- Seven new families of redirect attacks were recently uncovered that target leading publishers, costing publishers $210 million and advertisers $920 million annually, according to a press release from ad verification firm GeoEdge that was made available to Marketing Dive.
- Auto-redirects are the most widely used scheme to distribute fake ads, accounting for 48% of malware, according to the analysis. Incidences of malicious auto-redirects are increasing every year with most of the redirects, or 72%, occurring on mobile devices.
- One of the uncovered redirect attacks whitelisted premium publishers, including The Wall Street Journal, Reuters, Forbes and more. The malware opened numerous invisible frames and executed fraudulent clicks.
The report is the latest indication that ad fraud continues to plague digital marketing despite efforts to address the problem. In fact, the rate of auto-redirect attacks increased significantly in 2017, according to the GeoEdge report.

Input data -
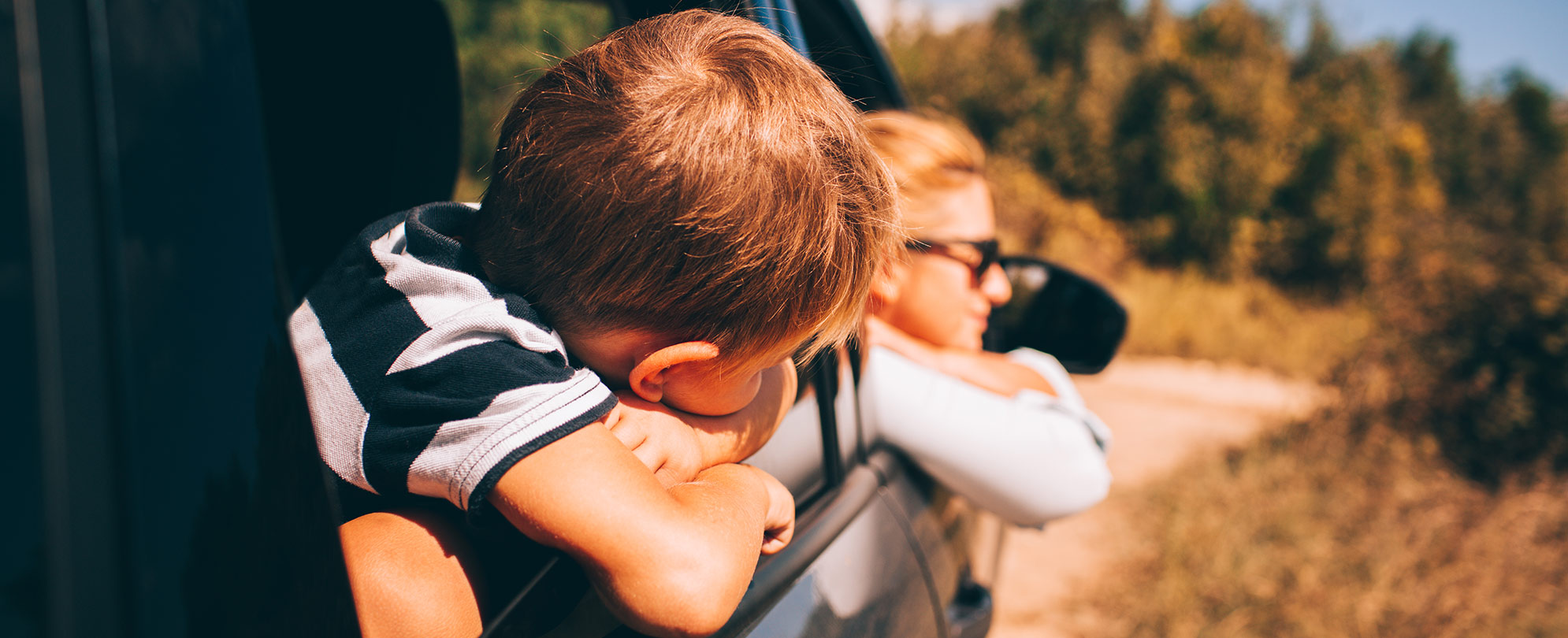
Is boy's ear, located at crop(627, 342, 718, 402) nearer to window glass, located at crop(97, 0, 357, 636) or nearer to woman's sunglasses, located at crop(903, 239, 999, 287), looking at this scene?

Parts of the exercise -
(a) Print the passage on redirect attacks from "- One of the" up to and including "the GeoEdge report.".
(b) In the passage on redirect attacks, what percentage of malicious auto-redirects occur on mobile devices?
(c) Carry the passage on redirect attacks forward, starting after its final sentence.
The data has no connection to the passage on redirect attacks.

Answer list -
(a)
- One of the uncovered redirect attacks whitelisted premium publishers, including The Wall Street Journal, Reuters, Forbes and more. The malware opened numerous invisible frames and executed fraudulent clicks.
The report is the latest indication that ad fraud continues to plague digital marketing despite efforts to address the problem. In fact, the rate of auto-redirect attacks increased significantly in 2017, according to the GeoEdge report.

(b) 72%

(c)
Along with siphoning off more than $1 billion each year, the attacks harm the trust between publishers and users. Malware attacks have traditionally impacted a user’s experience with a site, where ads redirect a user’s screen to a fake virus warning, a prize drawing or phishing scam. This has led to an increase in the use of ad-blocking technology, which hampers publishers’ ability to monetize content.
Redirects are also difficult to address. Once an attack source has been identified, another one often takes its place, making it near impossible for publishers and traditional ad verification tools to uncover them. Hackers continue to get more sophisticated in their efforts, meaning addressing the problem isn’t getting easier. The report highlights one type of attack that has zero effect on user experience. Hidden auto-redirects focus on mobile click fraud by opening invisible iframes that click on ads automatically and go undetected.
A number of firms and organizations are working on solutions for addressing ad fraud. GeoEdge reports that its multi-layered approach for auto-redirect detection has increased identification and prevention by 30%.
Ads.txt, a solution introduced last spring by the Interactive Advertising Bureau Tech Lab enabling publishers to indicate who is authorized to buy their inventory, had only been adopted by 20% of publishers by mid-December, underscoring how one the challenges with fighting fraud is convincing the industry to adopt available measures.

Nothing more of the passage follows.